The Fashion Design Council of India (FDCI) was awarding the best new designers, models and photographers. Down the ramp, near the lounges, music played very loud and the bars were crowded. But the jives and thrusts appeared fewer. The fashion week looked tired. And blaming only the parties would be naive.

Over the past five days of covering the fashion week, I have appreciated some shows, and failed to understand others. Models have dazzled me with their looks and their presence. Others have failed to impress my untrained eye. But I have in the process seen through what I now think is largely a mirage projected by the fashion industry to the outside world.

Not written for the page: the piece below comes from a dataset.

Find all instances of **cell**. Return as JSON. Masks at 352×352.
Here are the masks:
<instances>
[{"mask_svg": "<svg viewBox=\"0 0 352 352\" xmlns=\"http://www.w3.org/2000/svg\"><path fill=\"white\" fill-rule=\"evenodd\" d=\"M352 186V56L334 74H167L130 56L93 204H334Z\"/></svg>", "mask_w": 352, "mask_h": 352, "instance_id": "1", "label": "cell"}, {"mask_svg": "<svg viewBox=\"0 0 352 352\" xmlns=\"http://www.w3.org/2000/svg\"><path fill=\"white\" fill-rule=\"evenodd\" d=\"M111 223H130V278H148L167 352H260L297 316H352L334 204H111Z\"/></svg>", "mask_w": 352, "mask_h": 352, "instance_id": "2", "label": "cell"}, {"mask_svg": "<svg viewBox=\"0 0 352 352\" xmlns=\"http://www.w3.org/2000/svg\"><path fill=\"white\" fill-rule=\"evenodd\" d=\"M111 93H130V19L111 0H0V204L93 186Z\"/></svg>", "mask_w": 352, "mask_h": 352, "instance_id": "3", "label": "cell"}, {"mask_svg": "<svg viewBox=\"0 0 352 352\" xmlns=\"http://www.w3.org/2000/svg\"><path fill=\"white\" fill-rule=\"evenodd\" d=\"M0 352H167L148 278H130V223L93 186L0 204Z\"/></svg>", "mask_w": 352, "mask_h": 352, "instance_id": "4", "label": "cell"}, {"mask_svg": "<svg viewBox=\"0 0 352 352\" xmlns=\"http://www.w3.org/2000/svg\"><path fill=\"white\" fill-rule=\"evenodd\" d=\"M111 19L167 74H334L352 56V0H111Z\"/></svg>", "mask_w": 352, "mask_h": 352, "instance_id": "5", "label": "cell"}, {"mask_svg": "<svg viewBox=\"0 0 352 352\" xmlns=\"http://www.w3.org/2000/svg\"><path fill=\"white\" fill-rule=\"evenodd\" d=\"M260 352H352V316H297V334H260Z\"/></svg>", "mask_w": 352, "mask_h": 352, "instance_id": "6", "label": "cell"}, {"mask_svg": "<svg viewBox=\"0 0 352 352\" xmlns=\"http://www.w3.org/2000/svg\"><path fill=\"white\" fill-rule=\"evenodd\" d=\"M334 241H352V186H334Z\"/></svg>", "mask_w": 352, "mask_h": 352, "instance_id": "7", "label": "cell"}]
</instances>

The parties that represent the fashion fraternity to the outside world are the lacquer to their wood at best, more likely a cover to veil the hard work that is needed to succeed. The wonderful prints and audacious designs that I saw on the ramp this past week would, I realised, have taken massive physical and creative energy out of designers. The designers, at the end of the day, have to succeed as businessmen in order to continue with their passion. In some ways, I realised, the designer may have to separate his heart – needed at the fashion show to wow viewers – from his mind – needed at the exhibition area a floor below to earn hard money. I have noticed the same models adopt slightly different styles while walking down the ramp for different designers.

Presumably, the styles are demanded by the designers, in keeping with the image they want to sell through their shows. Selling that image, show after show, for different designers – all while staying near anorexic – must be tiring. Clicking photographs of glitzy models may appear a dream come true, but doing it five days in a row, while also capturing designers and wannabe celebrities at sideshow parties cannot be easy either. But doing all of this while pandering to the perceptions of the outside world must be hardest.